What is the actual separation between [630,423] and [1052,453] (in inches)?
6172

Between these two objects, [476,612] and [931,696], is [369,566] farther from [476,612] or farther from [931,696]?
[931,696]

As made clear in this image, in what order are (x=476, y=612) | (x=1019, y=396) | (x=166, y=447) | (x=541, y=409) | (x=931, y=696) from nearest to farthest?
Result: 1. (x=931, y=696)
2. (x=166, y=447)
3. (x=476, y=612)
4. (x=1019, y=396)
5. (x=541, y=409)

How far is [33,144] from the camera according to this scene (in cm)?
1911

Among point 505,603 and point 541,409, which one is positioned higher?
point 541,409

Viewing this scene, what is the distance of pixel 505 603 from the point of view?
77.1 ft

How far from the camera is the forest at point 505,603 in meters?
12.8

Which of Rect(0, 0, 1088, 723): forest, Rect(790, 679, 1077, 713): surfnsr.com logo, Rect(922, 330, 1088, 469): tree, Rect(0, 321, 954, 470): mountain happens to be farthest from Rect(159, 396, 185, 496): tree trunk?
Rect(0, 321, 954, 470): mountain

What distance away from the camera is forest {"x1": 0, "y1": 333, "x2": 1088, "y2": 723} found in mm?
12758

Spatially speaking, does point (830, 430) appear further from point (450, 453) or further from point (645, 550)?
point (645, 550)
==
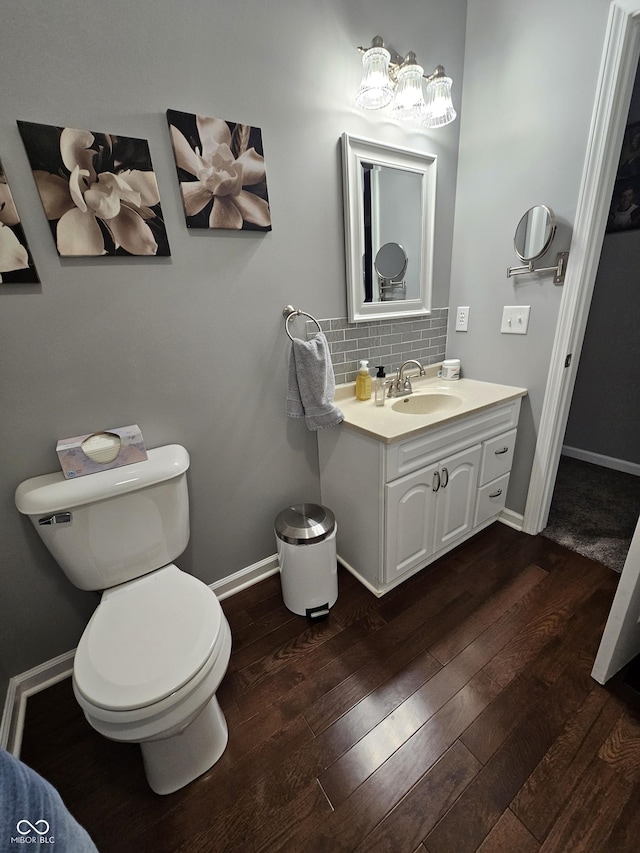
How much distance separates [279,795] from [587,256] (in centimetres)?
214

• Brief: Report each line in the entries above that contains the word "this".

• Correct result:
As made clear in this image, in what order are (x=476, y=612) | (x=1019, y=396) | (x=166, y=447) | (x=541, y=409) | (x=931, y=696) from nearest to farthest?
How far is [33,144] from the camera according to this scene (in cm)?
Viewing this scene, what is the distance of pixel 505 603 from the point of view?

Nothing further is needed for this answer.